Collected data
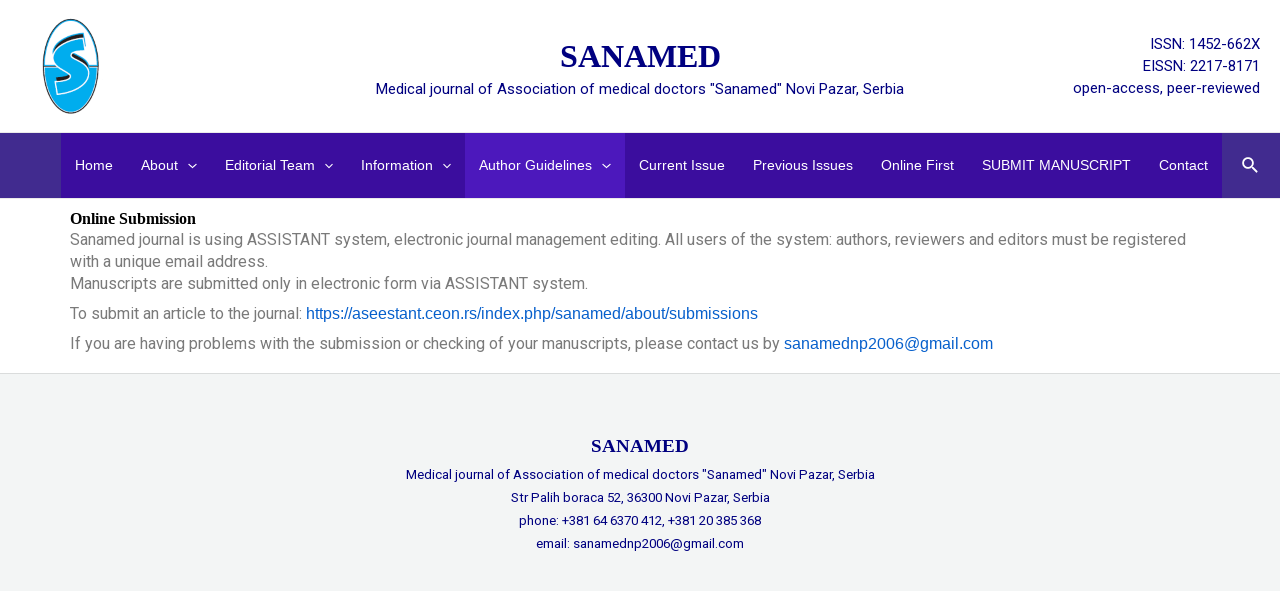

--- FILE ---
content_type: text/css
request_url: https://new.sanamed.rs/wp-content/uploads/elementor/css/post-63.css?ver=1767866047
body_size: 2751
content:
.elementor-kit-63{--e-global-color-primary:#000000;--e-global-color-secondary:#00418E;--e-global-color-text:#7A7A7A;--e-global-color-accent:#61CE70;--e-global-typography-primary-font-family:"Arial";--e-global-typography-primary-font-size:16px;--e-global-typography-primary-font-weight:400;--e-global-typography-secondary-font-family:"Times New Roman";--e-global-typography-secondary-font-weight:600;--e-global-typography-text-font-family:"Roboto";--e-global-typography-text-font-weight:400;--e-global-typography-accent-font-family:"Roboto";--e-global-typography-accent-font-weight:500;color:var( --e-global-color-astglobalcolor2 );}.elementor-kit-63 a{color:#0760CC;font-family:var( --e-global-typography-primary-font-family ), Sans-serif;font-size:var( --e-global-typography-primary-font-size );font-weight:var( --e-global-typography-primary-font-weight );}.elementor-kit-63 a:hover{color:#124F97;font-family:"Arial", Sans-serif;font-size:16px;font-style:italic;}.elementor-kit-63 h1{color:var( --e-global-color-astglobalcolor2 );font-family:var( --e-global-typography-secondary-font-family ), Sans-serif;font-weight:var( --e-global-typography-secondary-font-weight );}.elementor-kit-63 h2{color:var( --e-global-color-astglobalcolor2 );font-family:var( --e-global-typography-secondary-font-family ), Sans-serif;font-weight:var( --e-global-typography-secondary-font-weight );}.elementor-kit-63 h3{color:var( --e-global-color-astglobalcolor2 );font-family:var( --e-global-typography-secondary-font-family ), Sans-serif;font-weight:var( --e-global-typography-secondary-font-weight );}.elementor-kit-63 h4{color:var( --e-global-color-primary );font-family:"Times New Roman", Sans-serif;font-weight:600;}.elementor-kit-63 h5{color:var( --e-global-color-astglobalcolor2 );font-family:var( --e-global-typography-secondary-font-family ), Sans-serif;font-weight:var( --e-global-typography-secondary-font-weight );}.elementor-kit-63 h6{color:var( --e-global-color-astglobalcolor2 );font-family:var( --e-global-typography-secondary-font-family ), Sans-serif;font-weight:var( --e-global-typography-secondary-font-weight );}.elementor-section.elementor-section-boxed > .elementor-container{max-width:1140px;}.e-con{--container-max-width:1140px;}.elementor-widget:not(:last-child){margin-block-end:20px;}.elementor-element{--widgets-spacing:20px 20px;--widgets-spacing-row:20px;--widgets-spacing-column:20px;}{}h1.entry-title{display:var(--page-title-display);}@media(max-width:1024px){.elementor-kit-63 a{font-size:var( --e-global-typography-primary-font-size );}.elementor-section.elementor-section-boxed > .elementor-container{max-width:1024px;}.e-con{--container-max-width:1024px;}}@media(max-width:767px){.elementor-kit-63 a{font-size:var( --e-global-typography-primary-font-size );}.elementor-section.elementor-section-boxed > .elementor-container{max-width:767px;}.e-con{--container-max-width:767px;}}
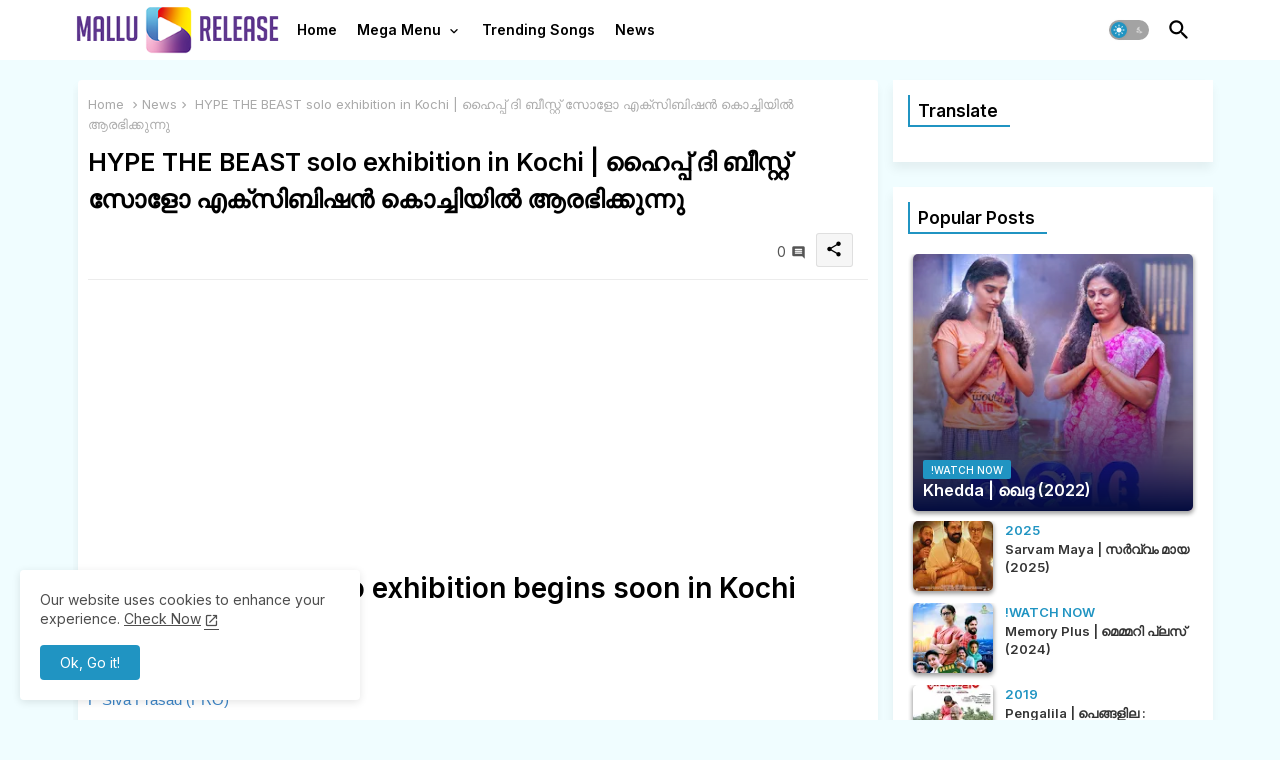

--- FILE ---
content_type: text/html; charset=utf-8
request_url: https://www.google.com/recaptcha/api2/aframe
body_size: 267
content:
<!DOCTYPE HTML><html><head><meta http-equiv="content-type" content="text/html; charset=UTF-8"></head><body><script nonce="-FVgyHUMev4qXnd29DAbSw">/** Anti-fraud and anti-abuse applications only. See google.com/recaptcha */ try{var clients={'sodar':'https://pagead2.googlesyndication.com/pagead/sodar?'};window.addEventListener("message",function(a){try{if(a.source===window.parent){var b=JSON.parse(a.data);var c=clients[b['id']];if(c){var d=document.createElement('img');d.src=c+b['params']+'&rc='+(localStorage.getItem("rc::a")?sessionStorage.getItem("rc::b"):"");window.document.body.appendChild(d);sessionStorage.setItem("rc::e",parseInt(sessionStorage.getItem("rc::e")||0)+1);localStorage.setItem("rc::h",'1769215259539');}}}catch(b){}});window.parent.postMessage("_grecaptcha_ready", "*");}catch(b){}</script></body></html>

PROBLEM TO SOLVE
Write out the entries above verbatim; the pictures do not belong in your copy.

ANSWER AREA
--- FILE ---
content_type: text/css
request_url: https://new.sanamed.rs/wp-content/uploads/elementor/css/post-63.css?ver=1767866047
body_size: 2751
content:
.elementor-kit-63{--e-global-color-primary:#000000;--e-global-color-secondary:#00418E;--e-global-color-text:#7A7A7A;--e-global-color-accent:#61CE70;--e-global-typography-primary-font-family:"Arial";--e-global-typography-primary-font-size:16px;--e-global-typography-primary-font-weight:400;--e-global-typography-secondary-font-family:"Times New Roman";--e-global-typography-secondary-font-weight:600;--e-global-typography-text-font-family:"Roboto";--e-global-typography-text-font-weight:400;--e-global-typography-accent-font-family:"Roboto";--e-global-typography-accent-font-weight:500;color:var( --e-global-color-astglobalcolor2 );}.elementor-kit-63 a{color:#0760CC;font-family:var( --e-global-typography-primary-font-family ), Sans-serif;font-size:var( --e-global-typography-primary-font-size );font-weight:var( --e-global-typography-primary-font-weight );}.elementor-kit-63 a:hover{color:#124F97;font-family:"Arial", Sans-serif;font-size:16px;font-style:italic;}.elementor-kit-63 h1{color:var( --e-global-color-astglobalcolor2 );font-family:var( --e-global-typography-secondary-font-family ), Sans-serif;font-weight:var( --e-global-typography-secondary-font-weight );}.elementor-kit-63 h2{color:var( --e-global-color-astglobalcolor2 );font-family:var( --e-global-typography-secondary-font-family ), Sans-serif;font-weight:var( --e-global-typography-secondary-font-weight );}.elementor-kit-63 h3{color:var( --e-global-color-astglobalcolor2 );font-family:var( --e-global-typography-secondary-font-family ), Sans-serif;font-weight:var( --e-global-typography-secondary-font-weight );}.elementor-kit-63 h4{color:var( --e-global-color-primary );font-family:"Times New Roman", Sans-serif;font-weight:600;}.elementor-kit-63 h5{color:var( --e-global-color-astglobalcolor2 );font-family:var( --e-global-typography-secondary-font-family ), Sans-serif;font-weight:var( --e-global-typography-secondary-font-weight );}.elementor-kit-63 h6{color:var( --e-global-color-astglobalcolor2 );font-family:var( --e-global-typography-secondary-font-family ), Sans-serif;font-weight:var( --e-global-typography-secondary-font-weight );}.elementor-section.elementor-section-boxed > .elementor-container{max-width:1140px;}.e-con{--container-max-width:1140px;}.elementor-widget:not(:last-child){margin-block-end:20px;}.elementor-element{--widgets-spacing:20px 20px;--widgets-spacing-row:20px;--widgets-spacing-column:20px;}{}h1.entry-title{display:var(--page-title-display);}@media(max-width:1024px){.elementor-kit-63 a{font-size:var( --e-global-typography-primary-font-size );}.elementor-section.elementor-section-boxed > .elementor-container{max-width:1024px;}.e-con{--container-max-width:1024px;}}@media(max-width:767px){.elementor-kit-63 a{font-size:var( --e-global-typography-primary-font-size );}.elementor-section.elementor-section-boxed > .elementor-container{max-width:767px;}.e-con{--container-max-width:767px;}}

--- FILE ---
content_type: text/html; charset=utf-8
request_url: https://www.google.com/recaptcha/api2/aframe
body_size: 267
content:
<!DOCTYPE HTML><html><head><meta http-equiv="content-type" content="text/html; charset=UTF-8"></head><body><script nonce="-FVgyHUMev4qXnd29DAbSw">/** Anti-fraud and anti-abuse applications only. See google.com/recaptcha */ try{var clients={'sodar':'https://pagead2.googlesyndication.com/pagead/sodar?'};window.addEventListener("message",function(a){try{if(a.source===window.parent){var b=JSON.parse(a.data);var c=clients[b['id']];if(c){var d=document.createElement('img');d.src=c+b['params']+'&rc='+(localStorage.getItem("rc::a")?sessionStorage.getItem("rc::b"):"");window.document.body.appendChild(d);sessionStorage.setItem("rc::e",parseInt(sessionStorage.getItem("rc::e")||0)+1);localStorage.setItem("rc::h",'1769215259539');}}}catch(b){}});window.parent.postMessage("_grecaptcha_ready", "*");}catch(b){}</script></body></html>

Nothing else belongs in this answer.